Il Punto D Vista (gir.H): allungo Virtus… grazie al Gallipoli

Allunga in vetta la Virtus Francavilla, che supera in rimonta l’Aprilia e stacca di tre lunghezze il Francavilla di Lazic, fermato sul pari a Gallipoli. Nemmeno lo scossone tecnico – Venturi subentrato a Fattori – consente all’Aprilia di invertire il trend negativo: Esposito illude solo i laziali, con i pugliesi che poi ribaltano lo svantaggio, nonostante l’inferiorità numerica. Le rondinelle restano inchiodate al penultimo posto in classifica, staccate adesso anche dal Gallipoli.

Torna al successo il Nardò, che fatica non poco contro il fanalino di coda Picerno, mentre rallenta il Fondi, che rimedia un solo punto a Marcianise. Roboante il 2-2 del Progreditur, con la corazzata laziale costretta sempre ad inseguire. A dieci minuti dallo scadere, è Nohman a trovare il gol del pari per l’undici di Pochesci. Un pareggio che però non accontenta nessuna delle due contendenti: il Fondi vede scappare la Virtus, mentre il Marcianise resta pericolosamente invischiato in zona play- out.

Vince e strappa consensi il Taranto, che allo Iacovone sfata il tabù Manfredonia, mentre rallenta il Pomigliano, fermato sul pari dal Serpentara. Piccolo passo in avanti per l’undici di Foglia Manzillo, che porta a due lunghezze il vantaggio sulla penultima poltrona.

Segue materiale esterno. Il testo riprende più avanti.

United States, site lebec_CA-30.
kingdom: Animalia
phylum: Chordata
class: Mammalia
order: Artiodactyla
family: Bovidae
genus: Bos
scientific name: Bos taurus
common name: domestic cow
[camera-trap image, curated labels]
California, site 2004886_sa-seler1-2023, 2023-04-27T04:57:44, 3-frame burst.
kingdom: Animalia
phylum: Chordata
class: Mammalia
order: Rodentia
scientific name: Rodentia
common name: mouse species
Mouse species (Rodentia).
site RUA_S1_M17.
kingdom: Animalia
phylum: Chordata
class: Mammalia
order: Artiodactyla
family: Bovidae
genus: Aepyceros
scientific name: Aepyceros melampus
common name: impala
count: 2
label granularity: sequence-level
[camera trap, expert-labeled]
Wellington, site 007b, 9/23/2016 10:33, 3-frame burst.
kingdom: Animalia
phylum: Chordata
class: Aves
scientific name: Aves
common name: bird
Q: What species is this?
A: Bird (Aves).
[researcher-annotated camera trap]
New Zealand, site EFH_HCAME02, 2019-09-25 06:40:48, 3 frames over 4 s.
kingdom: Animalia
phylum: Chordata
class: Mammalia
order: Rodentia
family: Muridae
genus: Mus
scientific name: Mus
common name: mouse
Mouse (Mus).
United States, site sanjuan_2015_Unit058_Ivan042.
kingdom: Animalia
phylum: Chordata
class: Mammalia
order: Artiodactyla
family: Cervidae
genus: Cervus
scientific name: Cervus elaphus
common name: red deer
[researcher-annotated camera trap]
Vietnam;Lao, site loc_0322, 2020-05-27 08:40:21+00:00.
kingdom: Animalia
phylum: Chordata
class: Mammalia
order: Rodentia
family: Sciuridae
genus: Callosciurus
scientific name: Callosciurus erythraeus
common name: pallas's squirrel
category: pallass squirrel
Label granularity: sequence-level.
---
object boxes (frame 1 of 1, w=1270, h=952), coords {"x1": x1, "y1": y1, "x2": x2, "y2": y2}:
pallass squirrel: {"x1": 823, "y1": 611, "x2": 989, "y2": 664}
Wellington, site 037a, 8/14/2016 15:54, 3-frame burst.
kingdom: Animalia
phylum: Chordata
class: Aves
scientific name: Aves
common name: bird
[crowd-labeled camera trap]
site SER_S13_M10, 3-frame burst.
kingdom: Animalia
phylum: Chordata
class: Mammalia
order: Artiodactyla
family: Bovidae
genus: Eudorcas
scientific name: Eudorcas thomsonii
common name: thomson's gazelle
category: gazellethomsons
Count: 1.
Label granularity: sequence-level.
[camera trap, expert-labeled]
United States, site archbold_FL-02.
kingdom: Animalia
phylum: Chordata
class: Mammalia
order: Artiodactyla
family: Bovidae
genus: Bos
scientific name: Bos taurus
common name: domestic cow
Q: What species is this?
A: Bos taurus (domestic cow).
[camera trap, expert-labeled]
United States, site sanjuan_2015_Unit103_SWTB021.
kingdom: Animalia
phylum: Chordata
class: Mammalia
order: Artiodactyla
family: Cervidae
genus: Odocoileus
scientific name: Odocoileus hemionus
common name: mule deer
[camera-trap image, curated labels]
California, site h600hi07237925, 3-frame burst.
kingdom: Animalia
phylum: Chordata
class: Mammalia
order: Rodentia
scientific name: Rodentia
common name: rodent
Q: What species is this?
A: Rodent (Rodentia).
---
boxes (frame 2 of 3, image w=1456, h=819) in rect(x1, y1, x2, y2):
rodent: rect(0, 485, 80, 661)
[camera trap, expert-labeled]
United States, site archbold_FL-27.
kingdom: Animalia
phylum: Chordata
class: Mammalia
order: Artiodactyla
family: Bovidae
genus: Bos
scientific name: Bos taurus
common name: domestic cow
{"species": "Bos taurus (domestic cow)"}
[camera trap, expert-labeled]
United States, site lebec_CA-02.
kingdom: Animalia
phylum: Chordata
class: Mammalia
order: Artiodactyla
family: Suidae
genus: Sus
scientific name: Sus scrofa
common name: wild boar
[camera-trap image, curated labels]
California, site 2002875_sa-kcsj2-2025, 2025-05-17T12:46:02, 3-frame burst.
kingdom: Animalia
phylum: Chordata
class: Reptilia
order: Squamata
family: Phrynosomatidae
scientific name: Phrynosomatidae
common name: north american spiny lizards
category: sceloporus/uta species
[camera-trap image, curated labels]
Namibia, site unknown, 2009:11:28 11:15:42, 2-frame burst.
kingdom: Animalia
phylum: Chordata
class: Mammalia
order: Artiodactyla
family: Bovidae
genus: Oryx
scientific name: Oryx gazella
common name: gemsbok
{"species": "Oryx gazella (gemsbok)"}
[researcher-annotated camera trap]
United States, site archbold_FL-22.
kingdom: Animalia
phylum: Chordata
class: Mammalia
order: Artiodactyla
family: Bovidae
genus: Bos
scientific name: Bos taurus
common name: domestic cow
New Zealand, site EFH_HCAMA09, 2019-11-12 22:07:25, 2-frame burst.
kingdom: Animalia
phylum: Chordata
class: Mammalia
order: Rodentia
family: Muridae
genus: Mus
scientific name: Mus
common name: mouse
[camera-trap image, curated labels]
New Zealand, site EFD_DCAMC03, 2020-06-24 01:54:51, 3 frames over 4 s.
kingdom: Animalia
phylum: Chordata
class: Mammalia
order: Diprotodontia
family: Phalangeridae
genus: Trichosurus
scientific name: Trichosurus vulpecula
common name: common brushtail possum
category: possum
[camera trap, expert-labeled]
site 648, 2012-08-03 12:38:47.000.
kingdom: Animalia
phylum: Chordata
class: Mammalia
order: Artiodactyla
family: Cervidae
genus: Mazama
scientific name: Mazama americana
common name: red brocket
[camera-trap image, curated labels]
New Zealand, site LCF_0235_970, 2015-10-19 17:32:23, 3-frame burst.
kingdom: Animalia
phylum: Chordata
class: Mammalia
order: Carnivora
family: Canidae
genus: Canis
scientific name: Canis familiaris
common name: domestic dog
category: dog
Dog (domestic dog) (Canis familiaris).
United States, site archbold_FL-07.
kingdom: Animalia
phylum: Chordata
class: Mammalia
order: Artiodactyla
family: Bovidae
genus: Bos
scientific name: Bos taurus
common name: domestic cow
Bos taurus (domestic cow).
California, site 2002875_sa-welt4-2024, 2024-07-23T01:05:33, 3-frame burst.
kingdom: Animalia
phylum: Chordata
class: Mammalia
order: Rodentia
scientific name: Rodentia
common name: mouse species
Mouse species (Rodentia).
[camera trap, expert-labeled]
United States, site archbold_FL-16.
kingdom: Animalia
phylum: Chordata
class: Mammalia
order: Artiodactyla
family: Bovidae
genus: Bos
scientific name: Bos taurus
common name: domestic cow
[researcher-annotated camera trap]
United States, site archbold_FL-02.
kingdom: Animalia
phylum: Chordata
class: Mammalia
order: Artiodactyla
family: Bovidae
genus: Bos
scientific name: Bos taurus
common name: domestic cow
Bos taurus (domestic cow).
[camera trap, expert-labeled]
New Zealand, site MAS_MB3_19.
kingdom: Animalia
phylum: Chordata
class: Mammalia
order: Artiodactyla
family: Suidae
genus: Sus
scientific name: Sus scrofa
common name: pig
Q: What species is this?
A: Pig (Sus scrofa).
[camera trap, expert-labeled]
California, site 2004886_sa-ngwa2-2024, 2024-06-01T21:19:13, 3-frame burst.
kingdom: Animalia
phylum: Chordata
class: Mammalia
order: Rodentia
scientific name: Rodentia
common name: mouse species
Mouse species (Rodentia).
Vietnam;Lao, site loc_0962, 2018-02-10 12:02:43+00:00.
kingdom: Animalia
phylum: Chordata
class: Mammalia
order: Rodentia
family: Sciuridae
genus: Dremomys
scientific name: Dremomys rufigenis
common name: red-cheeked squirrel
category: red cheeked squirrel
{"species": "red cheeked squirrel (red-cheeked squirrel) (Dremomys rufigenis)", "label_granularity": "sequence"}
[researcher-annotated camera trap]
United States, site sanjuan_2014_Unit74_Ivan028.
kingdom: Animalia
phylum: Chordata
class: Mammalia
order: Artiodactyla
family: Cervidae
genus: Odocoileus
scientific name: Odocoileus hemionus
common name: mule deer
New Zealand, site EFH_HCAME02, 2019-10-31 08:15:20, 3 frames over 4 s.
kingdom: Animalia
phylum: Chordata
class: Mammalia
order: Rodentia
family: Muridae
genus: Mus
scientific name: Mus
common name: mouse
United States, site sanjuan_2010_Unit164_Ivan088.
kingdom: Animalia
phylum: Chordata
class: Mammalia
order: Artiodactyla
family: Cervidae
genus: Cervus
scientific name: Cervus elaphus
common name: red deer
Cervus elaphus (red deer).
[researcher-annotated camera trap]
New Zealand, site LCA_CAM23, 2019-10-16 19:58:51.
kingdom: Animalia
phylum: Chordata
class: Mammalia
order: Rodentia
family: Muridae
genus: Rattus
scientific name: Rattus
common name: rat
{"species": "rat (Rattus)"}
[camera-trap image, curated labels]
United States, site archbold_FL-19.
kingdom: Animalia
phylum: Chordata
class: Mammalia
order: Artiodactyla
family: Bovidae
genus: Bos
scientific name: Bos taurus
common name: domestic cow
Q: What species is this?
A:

Blitz del Bisceglie al Viviani. Imbottiti di under, i pugliesi si impongono con autorità, riscuotendo i consensi del tecnico De Luca. Masticano amaro invece i lucani, con il co-presidente Vangone che rivolge un preciso monito ai suoi. “Finora abbiamo interpretato alla perfezione il ruolo di Babbo Natale. Abbiamo dispensato regali a destra e manca, ma ora che le festività sono terminate, dobbiamo riprendere a pedalare. È vero che questa doveva essere una stagione di assestamento, ma perdere così non è accettabile”.

Prova di forza del Torrecuso, che sbanca a San Severo. Pastore, Zerillo e Felici calano il tris sannita, dopo l’iniziale vantaggio pugliese. Inizio d’anno sol sorriso anche per la Turris, che al Liguori supera di misura l’Isola Liri, generoso e mai domo, a dispetto di una crisi societaria mai realmente rientrata. Sperandeo e Somma firmano il successo corallino, con Raffaele Poziello che accorcia le distanze nel finale. I laziali mancano clamorosamente il pari al minuto 94, con Manuel De Carolis. Non un cognome qualunque. Ad assistere alla gara, in tribuna, il padre dell’attaccante ciociaro, quel Tommaso De Carolis protagonista in casacca corallina negli anni 90, sia in C1 che in C2.